Danke Joe, niemand hat das gesagt, aber gewisse Poster in diesem Forum schreiben gerne am Thema vorbei.
Gerade in vielen Lehrberufen ist es wichtig, dass man Sprache oder logisches Denken beherrscht. Am Sitzenbleiben, Wiederholen oder wie man es auch immer nennen möchte, ist nichts falsch. Die statistische Feststellung, dass in diesem Fall weniger oft Matura oder Hochschulabschluss gemacht wird, ist außerdem nicht wertend, verstehe die Emotion hier nicht. Menschen haben unterschiedliche Talente, für viele systemerhaltende Berufe ist auch ein Hochschulabschluss (Programmieren, IT-Sicherheit Buchhaltung, Bilanzierung, Medizinische Berufe, LehrerInnen, Bauingenieurwesen,..) - man könnte Ihnen in diesem Fall auch Diskriminierung vorwerfen...

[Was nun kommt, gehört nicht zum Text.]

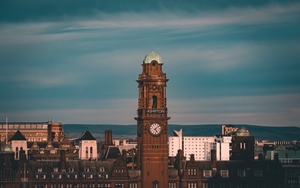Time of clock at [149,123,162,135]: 5:08
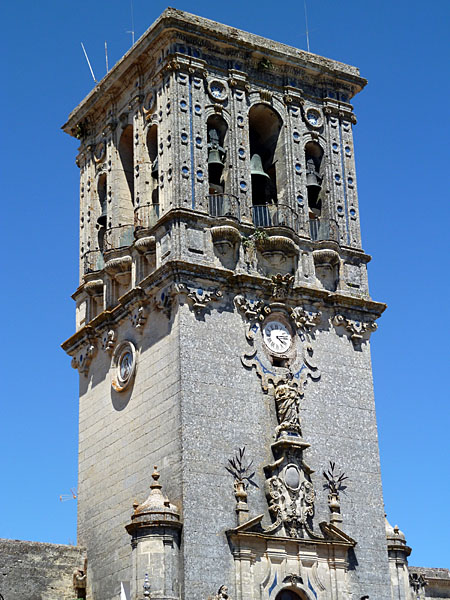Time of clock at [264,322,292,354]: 4:13
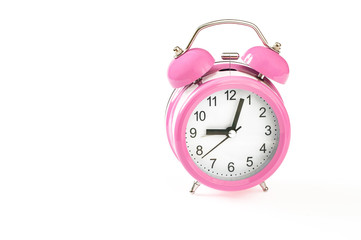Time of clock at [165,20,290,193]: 9:03
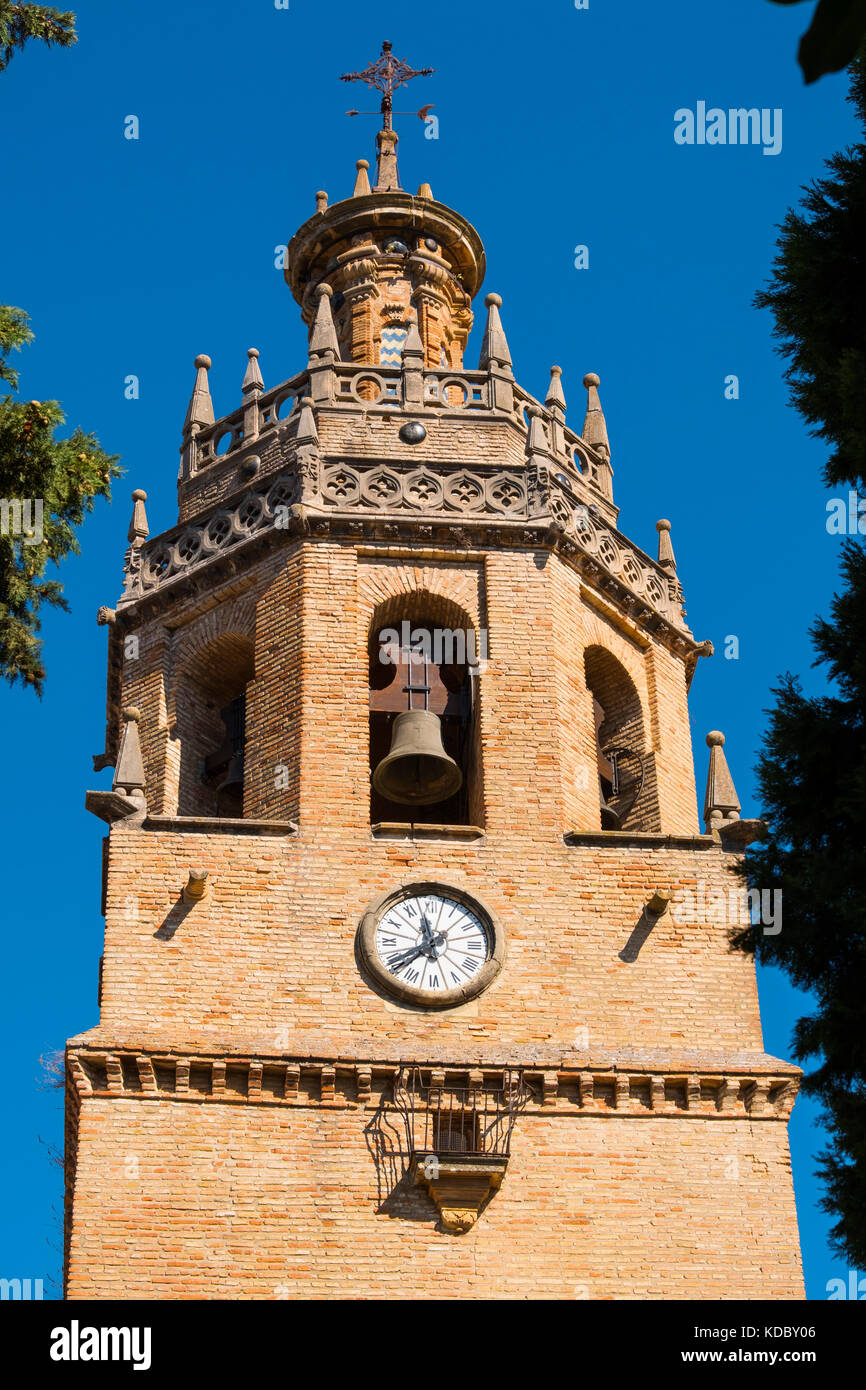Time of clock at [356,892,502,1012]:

ich habe keinen Beruf mit Hochschulabschluss diskriminiert, dann würde ich mich sogar selber diskriminieren. Schade, dass Sie nicht verstehen, was ich gemeint habe, ist eben so. Zu Ihrem vorherigen Posting: "gewisse Poster, die gern am Thema vorbeischreiben", naja, was solls....
Was haben Sie denn gemeint? Lasse mich gerne aufklären. Meiner Auffassung nach geht es am Thema vorbei zu schreiben, dass eine Ausbildung weniger wert ist weil man die Matura oder einen Hochschulabschluss nicht hat.